§ **What is required**
Return, in their exact form, the lines that lie between the start of the data below and the line containing "Researchers investigated how", with both ends included.

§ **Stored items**
========================

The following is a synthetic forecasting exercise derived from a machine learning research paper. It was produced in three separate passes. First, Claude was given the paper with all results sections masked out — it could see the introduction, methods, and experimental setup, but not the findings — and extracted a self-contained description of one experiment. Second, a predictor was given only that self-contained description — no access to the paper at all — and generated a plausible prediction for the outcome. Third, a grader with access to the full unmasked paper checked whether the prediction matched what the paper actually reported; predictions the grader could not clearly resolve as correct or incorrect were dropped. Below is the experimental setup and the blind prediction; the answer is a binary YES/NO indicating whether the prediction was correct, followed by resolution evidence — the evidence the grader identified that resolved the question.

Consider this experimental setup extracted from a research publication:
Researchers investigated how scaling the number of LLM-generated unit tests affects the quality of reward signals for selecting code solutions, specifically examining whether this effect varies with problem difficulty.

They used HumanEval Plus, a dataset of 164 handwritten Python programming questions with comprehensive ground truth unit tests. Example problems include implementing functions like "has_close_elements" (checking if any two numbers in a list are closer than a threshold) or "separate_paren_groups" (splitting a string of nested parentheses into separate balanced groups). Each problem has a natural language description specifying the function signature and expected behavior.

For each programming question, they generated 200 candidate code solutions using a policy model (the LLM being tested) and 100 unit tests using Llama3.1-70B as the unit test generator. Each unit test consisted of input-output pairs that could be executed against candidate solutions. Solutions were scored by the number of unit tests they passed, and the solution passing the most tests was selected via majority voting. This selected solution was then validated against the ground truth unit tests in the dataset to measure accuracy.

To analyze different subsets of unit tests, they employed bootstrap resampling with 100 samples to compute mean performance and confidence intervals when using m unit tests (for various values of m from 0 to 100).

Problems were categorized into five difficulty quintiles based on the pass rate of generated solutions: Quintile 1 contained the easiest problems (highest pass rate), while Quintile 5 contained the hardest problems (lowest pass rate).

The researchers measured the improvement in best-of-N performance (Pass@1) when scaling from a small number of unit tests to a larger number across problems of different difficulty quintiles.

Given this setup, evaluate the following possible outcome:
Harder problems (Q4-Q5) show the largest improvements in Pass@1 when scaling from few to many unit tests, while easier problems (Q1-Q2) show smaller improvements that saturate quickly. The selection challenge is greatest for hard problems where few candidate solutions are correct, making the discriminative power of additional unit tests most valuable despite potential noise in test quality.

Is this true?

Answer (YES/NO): YES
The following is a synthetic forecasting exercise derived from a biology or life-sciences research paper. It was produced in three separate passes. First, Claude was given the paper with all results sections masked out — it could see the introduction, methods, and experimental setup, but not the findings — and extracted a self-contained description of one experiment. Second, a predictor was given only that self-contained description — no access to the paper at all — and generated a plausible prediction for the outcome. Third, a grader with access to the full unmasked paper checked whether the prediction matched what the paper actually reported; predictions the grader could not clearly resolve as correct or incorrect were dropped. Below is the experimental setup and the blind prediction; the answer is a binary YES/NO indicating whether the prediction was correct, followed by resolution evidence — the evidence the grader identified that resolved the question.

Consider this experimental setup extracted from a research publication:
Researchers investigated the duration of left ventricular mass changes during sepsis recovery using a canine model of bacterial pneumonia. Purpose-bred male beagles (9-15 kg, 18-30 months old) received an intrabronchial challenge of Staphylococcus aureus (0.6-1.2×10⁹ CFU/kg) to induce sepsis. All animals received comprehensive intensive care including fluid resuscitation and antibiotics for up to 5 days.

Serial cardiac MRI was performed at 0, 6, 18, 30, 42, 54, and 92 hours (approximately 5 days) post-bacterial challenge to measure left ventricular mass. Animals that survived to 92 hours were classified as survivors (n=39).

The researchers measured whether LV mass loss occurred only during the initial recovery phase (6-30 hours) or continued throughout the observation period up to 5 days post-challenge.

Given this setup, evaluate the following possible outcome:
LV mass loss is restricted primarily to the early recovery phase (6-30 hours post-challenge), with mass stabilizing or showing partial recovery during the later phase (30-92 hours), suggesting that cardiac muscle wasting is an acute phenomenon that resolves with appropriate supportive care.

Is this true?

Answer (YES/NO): NO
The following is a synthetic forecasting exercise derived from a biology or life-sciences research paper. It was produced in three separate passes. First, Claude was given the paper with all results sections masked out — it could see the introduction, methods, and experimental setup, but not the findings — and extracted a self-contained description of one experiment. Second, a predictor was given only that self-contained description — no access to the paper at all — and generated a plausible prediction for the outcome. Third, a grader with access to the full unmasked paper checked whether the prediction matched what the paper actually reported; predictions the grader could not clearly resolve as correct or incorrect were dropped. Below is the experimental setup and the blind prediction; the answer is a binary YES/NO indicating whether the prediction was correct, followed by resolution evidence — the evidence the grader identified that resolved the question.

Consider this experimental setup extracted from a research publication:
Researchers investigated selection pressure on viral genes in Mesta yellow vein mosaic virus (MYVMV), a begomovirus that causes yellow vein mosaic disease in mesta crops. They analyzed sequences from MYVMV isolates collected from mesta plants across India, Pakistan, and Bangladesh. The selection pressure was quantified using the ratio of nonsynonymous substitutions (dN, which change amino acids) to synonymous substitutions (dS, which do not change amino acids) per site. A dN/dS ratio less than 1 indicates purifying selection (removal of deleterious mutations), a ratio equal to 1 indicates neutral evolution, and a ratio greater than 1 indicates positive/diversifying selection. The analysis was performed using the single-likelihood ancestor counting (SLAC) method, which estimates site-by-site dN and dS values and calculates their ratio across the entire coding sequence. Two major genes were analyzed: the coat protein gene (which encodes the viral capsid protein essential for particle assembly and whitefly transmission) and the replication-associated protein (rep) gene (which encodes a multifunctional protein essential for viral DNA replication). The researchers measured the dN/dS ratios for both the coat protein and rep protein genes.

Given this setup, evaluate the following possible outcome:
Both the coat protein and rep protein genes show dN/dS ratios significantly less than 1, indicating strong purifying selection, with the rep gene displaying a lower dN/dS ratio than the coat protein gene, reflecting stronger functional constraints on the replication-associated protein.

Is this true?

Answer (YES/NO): NO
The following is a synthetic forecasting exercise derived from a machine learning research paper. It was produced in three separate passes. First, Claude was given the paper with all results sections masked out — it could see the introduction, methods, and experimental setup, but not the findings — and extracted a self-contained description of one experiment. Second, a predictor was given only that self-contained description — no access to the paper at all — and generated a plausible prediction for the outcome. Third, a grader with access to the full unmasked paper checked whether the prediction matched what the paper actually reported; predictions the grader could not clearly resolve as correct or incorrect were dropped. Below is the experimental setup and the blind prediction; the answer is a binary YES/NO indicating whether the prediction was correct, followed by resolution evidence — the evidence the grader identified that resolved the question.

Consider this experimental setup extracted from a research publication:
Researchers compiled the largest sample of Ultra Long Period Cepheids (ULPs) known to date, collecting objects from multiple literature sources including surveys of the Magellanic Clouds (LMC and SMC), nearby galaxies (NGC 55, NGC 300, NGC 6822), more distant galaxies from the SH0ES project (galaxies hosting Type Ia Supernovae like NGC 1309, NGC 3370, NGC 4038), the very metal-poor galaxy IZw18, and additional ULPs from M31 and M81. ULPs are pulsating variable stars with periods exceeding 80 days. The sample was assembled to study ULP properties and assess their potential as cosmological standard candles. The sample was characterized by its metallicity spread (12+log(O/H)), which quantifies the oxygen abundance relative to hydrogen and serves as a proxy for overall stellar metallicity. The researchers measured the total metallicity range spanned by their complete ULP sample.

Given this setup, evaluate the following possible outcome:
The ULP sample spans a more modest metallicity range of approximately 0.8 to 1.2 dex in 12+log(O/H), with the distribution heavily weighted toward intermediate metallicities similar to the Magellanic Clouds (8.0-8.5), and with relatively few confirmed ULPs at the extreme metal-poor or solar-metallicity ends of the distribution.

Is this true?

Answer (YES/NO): NO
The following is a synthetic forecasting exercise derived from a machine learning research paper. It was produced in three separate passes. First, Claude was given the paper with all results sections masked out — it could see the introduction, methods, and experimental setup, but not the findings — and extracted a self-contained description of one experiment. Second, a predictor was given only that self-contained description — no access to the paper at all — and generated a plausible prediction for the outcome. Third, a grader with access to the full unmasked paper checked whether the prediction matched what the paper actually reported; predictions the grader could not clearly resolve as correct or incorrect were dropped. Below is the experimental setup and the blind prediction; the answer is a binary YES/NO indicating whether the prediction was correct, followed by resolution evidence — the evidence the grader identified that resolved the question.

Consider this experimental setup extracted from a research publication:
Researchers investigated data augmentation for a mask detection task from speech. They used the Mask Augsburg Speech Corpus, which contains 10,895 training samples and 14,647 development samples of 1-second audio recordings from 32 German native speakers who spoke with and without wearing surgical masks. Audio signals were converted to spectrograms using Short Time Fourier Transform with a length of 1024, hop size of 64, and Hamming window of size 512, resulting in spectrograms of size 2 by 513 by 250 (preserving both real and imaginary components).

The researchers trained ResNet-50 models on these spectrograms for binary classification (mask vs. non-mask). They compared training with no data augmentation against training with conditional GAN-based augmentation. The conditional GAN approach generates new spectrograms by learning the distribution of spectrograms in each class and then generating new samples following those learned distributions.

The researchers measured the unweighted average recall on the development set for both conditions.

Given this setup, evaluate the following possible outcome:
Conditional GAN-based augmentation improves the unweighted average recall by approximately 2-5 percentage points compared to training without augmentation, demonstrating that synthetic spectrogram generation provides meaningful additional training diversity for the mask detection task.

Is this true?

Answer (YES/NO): NO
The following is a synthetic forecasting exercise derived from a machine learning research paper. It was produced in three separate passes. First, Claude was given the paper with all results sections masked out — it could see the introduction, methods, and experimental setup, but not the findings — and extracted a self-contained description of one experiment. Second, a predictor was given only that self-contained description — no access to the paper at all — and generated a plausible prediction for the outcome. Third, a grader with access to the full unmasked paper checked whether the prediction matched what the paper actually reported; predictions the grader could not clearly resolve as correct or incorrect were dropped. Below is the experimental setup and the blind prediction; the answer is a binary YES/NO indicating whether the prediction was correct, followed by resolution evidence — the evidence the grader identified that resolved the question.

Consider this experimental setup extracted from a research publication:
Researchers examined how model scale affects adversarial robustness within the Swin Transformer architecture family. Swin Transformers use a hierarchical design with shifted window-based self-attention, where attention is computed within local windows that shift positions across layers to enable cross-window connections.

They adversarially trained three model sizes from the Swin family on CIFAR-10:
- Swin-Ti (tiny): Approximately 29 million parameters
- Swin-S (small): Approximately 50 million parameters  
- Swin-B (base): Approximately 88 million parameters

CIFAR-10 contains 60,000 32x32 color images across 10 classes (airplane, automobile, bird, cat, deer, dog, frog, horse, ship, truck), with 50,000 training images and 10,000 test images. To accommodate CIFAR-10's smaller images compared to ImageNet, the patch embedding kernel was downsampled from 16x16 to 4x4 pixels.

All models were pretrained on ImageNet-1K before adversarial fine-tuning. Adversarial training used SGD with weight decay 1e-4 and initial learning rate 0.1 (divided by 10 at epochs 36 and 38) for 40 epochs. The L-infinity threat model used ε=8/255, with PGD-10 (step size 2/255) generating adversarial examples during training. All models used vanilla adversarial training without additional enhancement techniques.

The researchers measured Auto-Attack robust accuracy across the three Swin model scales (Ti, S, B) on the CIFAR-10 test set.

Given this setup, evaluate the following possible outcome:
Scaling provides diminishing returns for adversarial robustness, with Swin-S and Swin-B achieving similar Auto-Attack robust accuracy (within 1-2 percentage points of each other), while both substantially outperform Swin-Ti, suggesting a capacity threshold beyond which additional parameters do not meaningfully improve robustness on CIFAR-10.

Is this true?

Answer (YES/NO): NO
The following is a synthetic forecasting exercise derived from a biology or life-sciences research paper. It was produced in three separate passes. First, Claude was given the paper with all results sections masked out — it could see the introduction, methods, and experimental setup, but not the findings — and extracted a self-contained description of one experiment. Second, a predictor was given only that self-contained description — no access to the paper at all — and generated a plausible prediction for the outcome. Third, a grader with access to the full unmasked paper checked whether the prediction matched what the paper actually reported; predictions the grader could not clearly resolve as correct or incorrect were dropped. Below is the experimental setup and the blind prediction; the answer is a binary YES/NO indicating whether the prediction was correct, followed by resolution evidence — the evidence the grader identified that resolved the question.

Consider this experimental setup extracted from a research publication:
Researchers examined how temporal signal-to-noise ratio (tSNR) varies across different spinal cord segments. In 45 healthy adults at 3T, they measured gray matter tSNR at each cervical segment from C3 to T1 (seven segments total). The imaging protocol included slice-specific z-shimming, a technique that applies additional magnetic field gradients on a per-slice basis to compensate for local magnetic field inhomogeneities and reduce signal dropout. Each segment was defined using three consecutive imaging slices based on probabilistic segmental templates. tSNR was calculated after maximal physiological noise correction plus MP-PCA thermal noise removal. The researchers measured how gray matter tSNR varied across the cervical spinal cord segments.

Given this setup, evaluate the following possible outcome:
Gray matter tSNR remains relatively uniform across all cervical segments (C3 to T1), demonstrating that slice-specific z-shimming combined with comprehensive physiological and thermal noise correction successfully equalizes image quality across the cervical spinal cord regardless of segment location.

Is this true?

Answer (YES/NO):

========================

§ **Exercise response**
The following is a synthetic forecasting exercise derived from a machine learning research paper. It was produced in three separate passes. First, Claude was given the paper with all results sections masked out — it could see the introduction, methods, and experimental setup, but not the findings — and extracted a self-contained description of one experiment. Second, a predictor was given only that self-contained description — no access to the paper at all — and generated a plausible prediction for the outcome. Third, a grader with access to the full unmasked paper checked whether the prediction matched what the paper actually reported; predictions the grader could not clearly resolve as correct or incorrect were dropped. Below is the experimental setup and the blind prediction; the answer is a binary YES/NO indicating whether the prediction was correct, followed by resolution evidence — the evidence the grader identified that resolved the question.

Consider this experimental setup extracted from a research publication:
Researchers investigated how scaling the number of LLM-generated unit tests affects the quality of reward signals for selecting code solutions, specifically examining whether this effect varies with problem difficulty.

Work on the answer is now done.